[CentOS] When should I reboot?

On Apr 13, 2019, at 2:32 AM, Kenneth Porter <shiva at sewingwitch.com> wrote:
> 
> I reboot when I yum update to a new kernel or systemd, which seems to come out about once a month.

You can use similar logic as in Tony Mountfield’s answer to put off reboots in those cases as well.

If the reason for the kernel update is a bug in a Realtek NIC driver but your systems all use Intel NICs, you don’t need to reboot.

Let’s get concrete.  Just a few days ago, this CVE was filed against the Linux kernel:

   https://nvd.nist.gov/vuln/detail/CVE-2019-11191

I assume CentOS doesn’t ship any a.out binaries, so this bug is of no consequence to most CentOS systems.  For it to matter to your systems, your threat model must either allow:

1. Arbitrary code upload by someone with root privileges so they can setuid a newly uploaded a.out binary.  The only way such a situation is not already Game Over would be something like a VPS host where there are multiple “root” privilege levels.  If you’re not running such a hosting service, you probably don’t care about this bug.

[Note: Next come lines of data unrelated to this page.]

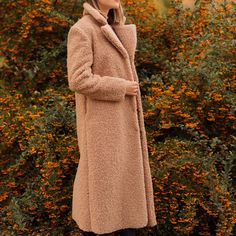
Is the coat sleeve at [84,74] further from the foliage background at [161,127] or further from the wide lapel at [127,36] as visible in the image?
the foliage background at [161,127]

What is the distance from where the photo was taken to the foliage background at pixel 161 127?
10.3ft

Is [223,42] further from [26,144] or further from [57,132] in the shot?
[26,144]

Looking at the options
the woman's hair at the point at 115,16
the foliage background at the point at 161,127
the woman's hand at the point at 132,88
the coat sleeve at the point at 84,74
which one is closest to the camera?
the coat sleeve at the point at 84,74

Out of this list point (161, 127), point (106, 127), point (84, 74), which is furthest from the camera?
point (161, 127)

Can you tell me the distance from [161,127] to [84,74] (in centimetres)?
120

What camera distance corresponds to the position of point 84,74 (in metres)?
2.31

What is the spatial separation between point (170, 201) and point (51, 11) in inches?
Answer: 80.5

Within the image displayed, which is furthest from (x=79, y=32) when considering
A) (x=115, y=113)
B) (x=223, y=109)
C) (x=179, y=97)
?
(x=223, y=109)

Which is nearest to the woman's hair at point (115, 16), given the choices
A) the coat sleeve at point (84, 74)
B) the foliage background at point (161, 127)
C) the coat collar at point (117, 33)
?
the coat collar at point (117, 33)

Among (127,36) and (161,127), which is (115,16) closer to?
(127,36)

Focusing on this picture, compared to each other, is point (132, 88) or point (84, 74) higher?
point (84, 74)

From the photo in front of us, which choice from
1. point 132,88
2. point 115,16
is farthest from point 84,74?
point 115,16

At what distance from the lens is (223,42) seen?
3.62 metres

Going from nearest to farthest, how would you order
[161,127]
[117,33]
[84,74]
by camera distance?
[84,74] < [117,33] < [161,127]
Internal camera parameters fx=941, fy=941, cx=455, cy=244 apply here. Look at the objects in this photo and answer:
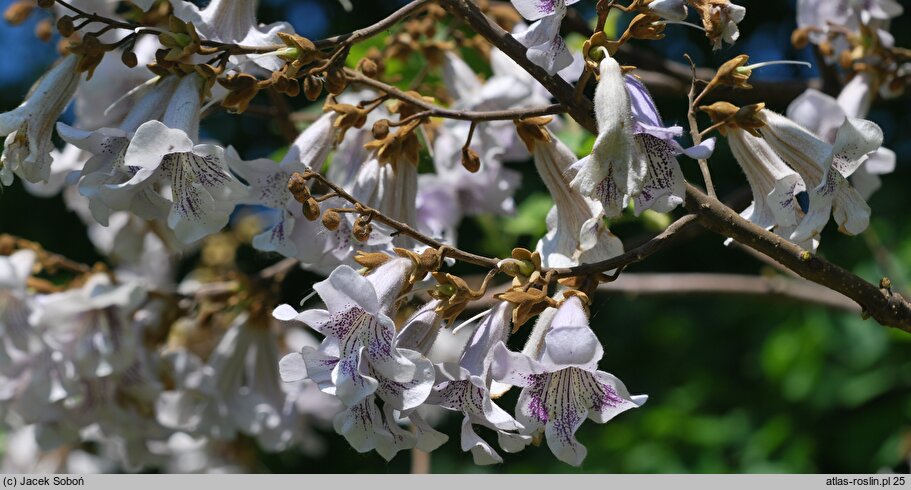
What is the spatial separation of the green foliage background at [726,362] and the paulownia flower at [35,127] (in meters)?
0.92

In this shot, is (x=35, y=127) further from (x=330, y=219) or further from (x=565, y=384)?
(x=565, y=384)

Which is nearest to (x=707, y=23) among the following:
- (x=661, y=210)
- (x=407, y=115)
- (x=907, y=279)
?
(x=661, y=210)

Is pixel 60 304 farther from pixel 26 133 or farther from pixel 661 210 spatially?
pixel 661 210

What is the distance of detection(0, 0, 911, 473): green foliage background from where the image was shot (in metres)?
2.86

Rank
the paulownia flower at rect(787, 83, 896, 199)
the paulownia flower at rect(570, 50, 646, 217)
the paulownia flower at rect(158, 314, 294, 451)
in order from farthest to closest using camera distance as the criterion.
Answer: the paulownia flower at rect(158, 314, 294, 451) < the paulownia flower at rect(787, 83, 896, 199) < the paulownia flower at rect(570, 50, 646, 217)

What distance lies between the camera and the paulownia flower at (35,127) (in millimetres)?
1252

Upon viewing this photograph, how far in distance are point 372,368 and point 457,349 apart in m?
1.49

2. Local staff to create a.out binaries and setuid them.  But why would that happen?  That’s two very uncommon conditions back to back.  On top of that, the threat model then must include the ability for your attacker to run one of these binaries; if the threat model is network outsiders only and these are not network services, the bug *still* doesn’t affect you.

Now let’s take systemd.

Systemd isn’t a single binary, and most of those binaries don’t run continuously.  (On a near-stock CentOS 7 VM I have here, only 5 of the 41 programs under bin/ in the systemd RPM are running right now.)  If the systemd component being updated doesn’t run continuously or can safely be restarted individually, you don’t need to reboot.  The component might not be running at upgrade time, or it might be easily restarted if it is running.

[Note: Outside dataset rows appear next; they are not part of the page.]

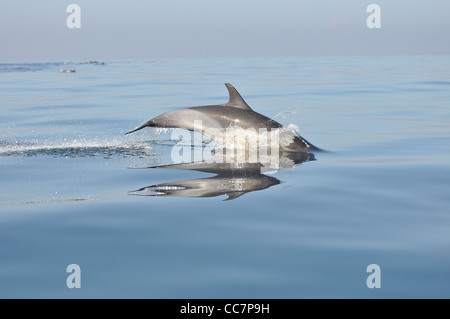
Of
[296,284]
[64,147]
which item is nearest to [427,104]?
[64,147]

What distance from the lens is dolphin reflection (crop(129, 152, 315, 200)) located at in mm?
7168

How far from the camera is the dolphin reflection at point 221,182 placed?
717 centimetres

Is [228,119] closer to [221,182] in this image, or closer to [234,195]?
[221,182]

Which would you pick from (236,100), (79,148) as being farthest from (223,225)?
(79,148)

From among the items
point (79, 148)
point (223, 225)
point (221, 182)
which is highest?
point (79, 148)

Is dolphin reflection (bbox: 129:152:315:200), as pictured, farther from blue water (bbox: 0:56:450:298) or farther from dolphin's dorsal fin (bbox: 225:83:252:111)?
dolphin's dorsal fin (bbox: 225:83:252:111)

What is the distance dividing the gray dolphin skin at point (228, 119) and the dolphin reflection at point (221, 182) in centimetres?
121

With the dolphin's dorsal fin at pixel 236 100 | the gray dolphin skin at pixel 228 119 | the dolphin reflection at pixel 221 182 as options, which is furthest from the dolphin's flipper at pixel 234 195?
the dolphin's dorsal fin at pixel 236 100

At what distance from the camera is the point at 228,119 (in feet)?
34.3

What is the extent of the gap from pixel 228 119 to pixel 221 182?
2.96 m

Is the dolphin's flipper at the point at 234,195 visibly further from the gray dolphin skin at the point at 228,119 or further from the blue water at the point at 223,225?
the gray dolphin skin at the point at 228,119

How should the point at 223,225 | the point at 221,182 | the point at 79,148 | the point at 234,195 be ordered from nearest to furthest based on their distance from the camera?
the point at 223,225 → the point at 234,195 → the point at 221,182 → the point at 79,148

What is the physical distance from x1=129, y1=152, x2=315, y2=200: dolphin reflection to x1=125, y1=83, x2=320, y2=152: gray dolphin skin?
47.5 inches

The glibc updates can also be put off, depending on the bug in question and the system’s threat model.  If you deem that the only threats worth responding to are those from the network, with everything internal to the server being deemed “good,” then the questions become “What’s listening to the network, can it/they be restarted, and which ones use affected glibc facilities?”

Let’s take a recent glibc CVE as an example:

    https://nvd.nist.gov/vuln/detail/CVE-2019-9169

If your network listening services aren’t doing case-insensitive POSIX regex matches, this bug cannot affect them, so under our stated threat model, the network services don’t need to be restarted, much less the whole system.

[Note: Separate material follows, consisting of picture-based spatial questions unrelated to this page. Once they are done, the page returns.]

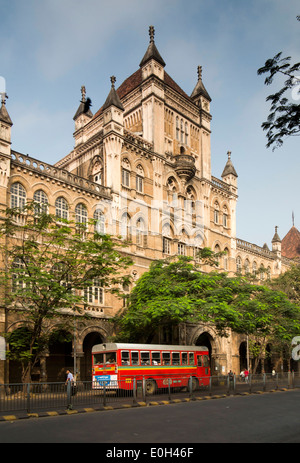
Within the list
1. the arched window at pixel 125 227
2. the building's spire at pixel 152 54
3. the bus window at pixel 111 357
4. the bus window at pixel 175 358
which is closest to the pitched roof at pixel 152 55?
the building's spire at pixel 152 54

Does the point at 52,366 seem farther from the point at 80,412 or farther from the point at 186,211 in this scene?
the point at 186,211

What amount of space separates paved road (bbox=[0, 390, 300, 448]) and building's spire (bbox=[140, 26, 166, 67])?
30.5m

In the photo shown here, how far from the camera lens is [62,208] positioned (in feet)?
97.9

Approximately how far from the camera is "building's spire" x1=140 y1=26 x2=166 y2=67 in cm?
3876

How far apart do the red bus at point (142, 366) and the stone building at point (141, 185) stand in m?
4.08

If you have network-listening services that *are* doing case-insensitive POSIX regex matches, then I assume the bug must only be happening with *particular* regexes, else we’d have learned of this bug decades ago, so your threat model must also allow the attacker to provide the regex.  That excludes, for example, regexes in your Apache configuration file, unless you’re running a shared web hosting service and allow arbitrary changes to the Apache config.

> I know the glibc update was mainly to handle the new Japanese calendar

Not “mainly,” “solely.”

> So my question is more about how shared libraries work and whether anything bad would happen with different forks of running services (mainly the mail suite with dovecot and the various content scanners launched by sendmail) running different versions of the library based on when they were started. 

As Tony said, each running binary continues with its prior copy of glibc and newly launched binaries get the new one.

Unless you’ve got a set of binaries that can end up with different glibc underpinnings and they are passing around Japanese date strings with the assumption that they agree on their interpretation, I can’t see how this can affect you.

Every CVE does not affect everybody, but Red Hat has to respond to most[*] of those affecting the code bases behind the binaries they build, ship, and support, because chances are, not doing so will affect some nontrivial subset of their user base.  

But whether the bug affects *you* is a wholly different question.  That’s why they publish these advisories, and why those advisories often link to further information.  You have to be willing and able to absorb and analyze this information if you don’t want to fall back on generic advice like “Reboot on every kernel, glibc, or systemd update.”

On the other hand, maybe you have good reason to reboot once a month or so anyway, and all of this provides a convenient excuse: “Because security.”  You might be subject to an uptime SLA that excludes security reboots, which let you slip other maintenance downtime into those reboot windows.

[*] I assume there are conditions that would lead Red Hat to ignore a CVE that does affect code it ships, but I have no ready examples.  If it happens, I trust their judgement.